The Budweiser/Miller merger could be the best thing to happen to craft beer
Budweiser maker Anheuser-Busch InBev announced Tuesday that it has reached an agreement with Miller maker SABMiller to join forces in the biggest beer deal of the decade.
AB InBev raised its offer for SABMiller to $67.62 a share, valuing the company at over $109 billion. The two beer beasts combined would result in a merged group with a value of around $275 billion.
In the past 12 months, there have been more than a dozen craft-beer mergers and acquisitions by larger breweries.
AB InBev already dominates 39.9% of the global profit pool; SABMiller, 17.9%. So just imagine the reach the two could have together.
Sounds like it might be bad news for craft, but it's actually the opposite. The craft beer community is a proud and close-knit one. There's a unique camaraderie among craft brewers and drinkers alike in creating and sharing a complexity of flavors that can't typically be found in large-scale beer. Craft beer is already a small-yet-mighty adversary to "macro" breweries like Budweiser and Miller, and the big guys are scared. AB InBev and SABMiller both have been buying up craft breweries left and right in the last few years because they recognize the growing popularity of craft beer - not to mention the growing threat of it to big-beer companies. Why else would Budweiser go on the defense against craft beer in last year's Super Bowl ad? The ad generated a lot of criticism for the brand, and united craft drinkers against the Goliath that's trying, and failing, to mock microbreweries.
An AB InBev/SABMiller merger would have the same effect: a rallying of craft beer lovers everywhere in support of "the little guys."Brewers Association director Paul Gatza believes that even in the wake of a big-beer merger, craft will continue carving a growing space for itself, as it's always done.
"Many craft brewers would look at a potential deal of Anheuser Busch-InBev and SABMiller as not relevant to their businesses and will keep on doing what they do - make flavorful and high quality beer, engage beer drinkers, and serve the community," he writes. "The American public continues to respond by sampling more new craft brewed beers and buying more of their favorites. Those societal trends won't change because of this deal."
Gatza told Business Insider, "People take beer very personally. When something happens to their favorite beer or their ability to get it, or something helps or hurts a brewer they care about, they internalize it and want to do something about it. People may see [the merger] as a time to rally around their local brewery."

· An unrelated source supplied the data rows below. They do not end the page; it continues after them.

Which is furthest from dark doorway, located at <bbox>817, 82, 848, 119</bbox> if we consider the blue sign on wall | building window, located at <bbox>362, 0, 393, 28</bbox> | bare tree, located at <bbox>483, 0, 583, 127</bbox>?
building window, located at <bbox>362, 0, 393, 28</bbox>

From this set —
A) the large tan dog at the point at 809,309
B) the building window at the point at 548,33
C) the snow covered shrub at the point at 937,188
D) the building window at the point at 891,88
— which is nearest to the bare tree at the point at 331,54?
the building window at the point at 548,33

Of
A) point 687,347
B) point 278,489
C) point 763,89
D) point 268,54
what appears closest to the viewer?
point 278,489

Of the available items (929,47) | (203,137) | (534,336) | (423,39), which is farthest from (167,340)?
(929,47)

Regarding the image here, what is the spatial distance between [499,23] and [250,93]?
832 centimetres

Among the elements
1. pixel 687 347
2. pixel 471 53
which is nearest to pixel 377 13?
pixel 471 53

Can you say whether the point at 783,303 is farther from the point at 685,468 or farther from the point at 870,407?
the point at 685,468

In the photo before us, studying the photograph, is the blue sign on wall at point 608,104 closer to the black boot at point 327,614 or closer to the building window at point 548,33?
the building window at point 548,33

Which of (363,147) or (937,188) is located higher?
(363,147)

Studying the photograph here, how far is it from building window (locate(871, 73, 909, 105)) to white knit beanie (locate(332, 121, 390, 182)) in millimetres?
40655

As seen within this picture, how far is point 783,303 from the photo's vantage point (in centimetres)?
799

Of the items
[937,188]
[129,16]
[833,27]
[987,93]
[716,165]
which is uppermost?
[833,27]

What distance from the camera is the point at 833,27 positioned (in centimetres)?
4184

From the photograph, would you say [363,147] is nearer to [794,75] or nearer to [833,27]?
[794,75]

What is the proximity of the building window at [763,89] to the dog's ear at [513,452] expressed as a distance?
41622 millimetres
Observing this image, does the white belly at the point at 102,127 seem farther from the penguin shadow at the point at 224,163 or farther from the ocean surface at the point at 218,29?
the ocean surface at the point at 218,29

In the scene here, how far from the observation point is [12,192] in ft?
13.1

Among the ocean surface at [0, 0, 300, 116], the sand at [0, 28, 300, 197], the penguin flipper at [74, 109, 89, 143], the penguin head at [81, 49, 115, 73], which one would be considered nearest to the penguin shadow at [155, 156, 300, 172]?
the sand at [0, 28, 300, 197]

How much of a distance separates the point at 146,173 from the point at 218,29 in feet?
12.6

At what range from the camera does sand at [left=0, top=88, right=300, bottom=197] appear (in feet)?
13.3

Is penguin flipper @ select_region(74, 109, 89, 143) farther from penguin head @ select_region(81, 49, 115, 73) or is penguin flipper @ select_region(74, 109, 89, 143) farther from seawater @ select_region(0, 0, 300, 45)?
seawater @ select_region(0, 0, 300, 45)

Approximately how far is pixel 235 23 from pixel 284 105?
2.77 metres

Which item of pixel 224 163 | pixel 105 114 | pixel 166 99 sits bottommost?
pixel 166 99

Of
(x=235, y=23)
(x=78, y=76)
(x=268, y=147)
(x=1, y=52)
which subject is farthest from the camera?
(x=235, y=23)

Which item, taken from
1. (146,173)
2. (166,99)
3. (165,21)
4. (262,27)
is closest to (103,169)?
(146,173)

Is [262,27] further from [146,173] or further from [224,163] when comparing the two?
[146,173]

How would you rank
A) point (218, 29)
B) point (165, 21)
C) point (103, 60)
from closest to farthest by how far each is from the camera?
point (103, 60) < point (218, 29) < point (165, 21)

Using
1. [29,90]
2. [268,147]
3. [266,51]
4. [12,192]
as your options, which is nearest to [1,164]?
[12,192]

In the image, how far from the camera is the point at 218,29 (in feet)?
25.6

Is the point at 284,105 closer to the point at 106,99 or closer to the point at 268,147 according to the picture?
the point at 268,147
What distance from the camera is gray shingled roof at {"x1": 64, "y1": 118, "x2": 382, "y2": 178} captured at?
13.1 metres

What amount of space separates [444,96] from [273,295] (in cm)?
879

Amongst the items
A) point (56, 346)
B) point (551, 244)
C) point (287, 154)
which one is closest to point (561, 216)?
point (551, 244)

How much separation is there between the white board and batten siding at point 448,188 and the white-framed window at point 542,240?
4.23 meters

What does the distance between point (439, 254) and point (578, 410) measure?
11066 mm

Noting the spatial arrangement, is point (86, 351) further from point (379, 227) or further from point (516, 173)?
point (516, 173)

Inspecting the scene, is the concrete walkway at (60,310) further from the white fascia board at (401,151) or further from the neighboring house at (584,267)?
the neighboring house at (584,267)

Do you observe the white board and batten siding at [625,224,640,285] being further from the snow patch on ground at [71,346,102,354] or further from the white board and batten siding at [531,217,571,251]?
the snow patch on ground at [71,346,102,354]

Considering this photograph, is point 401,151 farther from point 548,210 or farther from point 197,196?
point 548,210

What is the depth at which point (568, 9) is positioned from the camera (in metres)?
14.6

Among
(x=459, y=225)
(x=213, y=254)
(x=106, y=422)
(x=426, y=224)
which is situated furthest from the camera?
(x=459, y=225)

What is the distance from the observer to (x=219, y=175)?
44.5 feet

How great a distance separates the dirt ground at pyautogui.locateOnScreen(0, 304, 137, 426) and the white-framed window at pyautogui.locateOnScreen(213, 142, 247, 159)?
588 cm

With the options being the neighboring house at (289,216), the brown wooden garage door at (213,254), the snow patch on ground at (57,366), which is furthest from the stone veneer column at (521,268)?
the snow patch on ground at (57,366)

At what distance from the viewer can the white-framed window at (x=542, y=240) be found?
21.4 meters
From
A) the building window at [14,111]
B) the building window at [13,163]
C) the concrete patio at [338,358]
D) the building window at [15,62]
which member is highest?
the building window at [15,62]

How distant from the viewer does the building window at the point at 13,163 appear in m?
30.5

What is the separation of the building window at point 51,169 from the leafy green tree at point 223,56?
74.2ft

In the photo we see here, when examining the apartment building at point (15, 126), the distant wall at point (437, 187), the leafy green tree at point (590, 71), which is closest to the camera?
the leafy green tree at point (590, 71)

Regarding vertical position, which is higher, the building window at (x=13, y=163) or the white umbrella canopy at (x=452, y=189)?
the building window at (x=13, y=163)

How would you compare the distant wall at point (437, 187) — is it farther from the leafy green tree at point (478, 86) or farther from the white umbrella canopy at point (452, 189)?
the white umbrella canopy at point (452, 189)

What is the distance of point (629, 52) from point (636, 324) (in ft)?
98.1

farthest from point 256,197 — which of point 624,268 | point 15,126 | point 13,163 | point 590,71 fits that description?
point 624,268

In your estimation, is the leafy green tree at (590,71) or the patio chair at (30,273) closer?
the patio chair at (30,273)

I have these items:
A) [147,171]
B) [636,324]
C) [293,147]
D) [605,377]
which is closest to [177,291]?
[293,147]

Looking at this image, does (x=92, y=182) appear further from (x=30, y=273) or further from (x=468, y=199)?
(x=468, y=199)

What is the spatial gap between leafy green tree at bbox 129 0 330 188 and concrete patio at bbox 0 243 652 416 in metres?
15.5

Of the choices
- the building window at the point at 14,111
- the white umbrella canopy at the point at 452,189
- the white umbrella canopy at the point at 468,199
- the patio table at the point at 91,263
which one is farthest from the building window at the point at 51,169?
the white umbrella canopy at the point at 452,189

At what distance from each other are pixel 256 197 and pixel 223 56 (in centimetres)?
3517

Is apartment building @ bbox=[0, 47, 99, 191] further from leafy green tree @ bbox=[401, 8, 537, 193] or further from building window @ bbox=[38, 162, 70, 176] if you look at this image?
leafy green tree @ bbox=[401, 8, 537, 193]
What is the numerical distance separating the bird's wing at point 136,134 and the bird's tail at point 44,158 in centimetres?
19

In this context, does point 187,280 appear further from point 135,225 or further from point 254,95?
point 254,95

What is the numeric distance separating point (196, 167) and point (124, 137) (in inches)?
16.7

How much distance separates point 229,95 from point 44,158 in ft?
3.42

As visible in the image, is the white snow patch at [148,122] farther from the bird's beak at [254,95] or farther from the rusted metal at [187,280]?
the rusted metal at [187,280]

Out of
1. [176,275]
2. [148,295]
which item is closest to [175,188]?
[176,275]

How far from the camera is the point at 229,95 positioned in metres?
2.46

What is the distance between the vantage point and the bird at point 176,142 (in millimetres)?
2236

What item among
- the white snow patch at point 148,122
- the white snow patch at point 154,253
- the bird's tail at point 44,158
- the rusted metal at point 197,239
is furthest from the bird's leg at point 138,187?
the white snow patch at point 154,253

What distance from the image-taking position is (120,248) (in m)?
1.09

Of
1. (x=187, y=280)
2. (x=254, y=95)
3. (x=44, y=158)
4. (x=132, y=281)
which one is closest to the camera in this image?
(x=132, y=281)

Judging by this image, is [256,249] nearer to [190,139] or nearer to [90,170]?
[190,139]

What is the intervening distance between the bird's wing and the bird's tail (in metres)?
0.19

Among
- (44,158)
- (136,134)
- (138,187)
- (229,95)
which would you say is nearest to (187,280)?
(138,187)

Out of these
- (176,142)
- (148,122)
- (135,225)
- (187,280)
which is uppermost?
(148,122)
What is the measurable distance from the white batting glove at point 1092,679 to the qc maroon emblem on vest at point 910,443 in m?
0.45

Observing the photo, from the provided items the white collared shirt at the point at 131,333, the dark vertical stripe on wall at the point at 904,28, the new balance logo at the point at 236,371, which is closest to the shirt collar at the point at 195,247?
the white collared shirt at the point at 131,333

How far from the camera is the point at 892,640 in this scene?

Gatza says that big breweries are scared of their smaller, craft competitors:
"And they're addressing this through shifting the amount of marketing dollars to online and social media," he says, "through creating their own brands" - like MillerCoors' Blue Moon - "to compete in the craft space, and through purchases of smaller brewers" like AB InBev's purchase of Chicago's Goose Island in 2011.
Gatza acknowledges that the merger is unrelated to big beer's fear of craft, and instead is a good financial move for the beer behemoths at this point in time.
"But craft culture is emerging in countries all over the world," he notes. "This could be a play to combat some of that growth."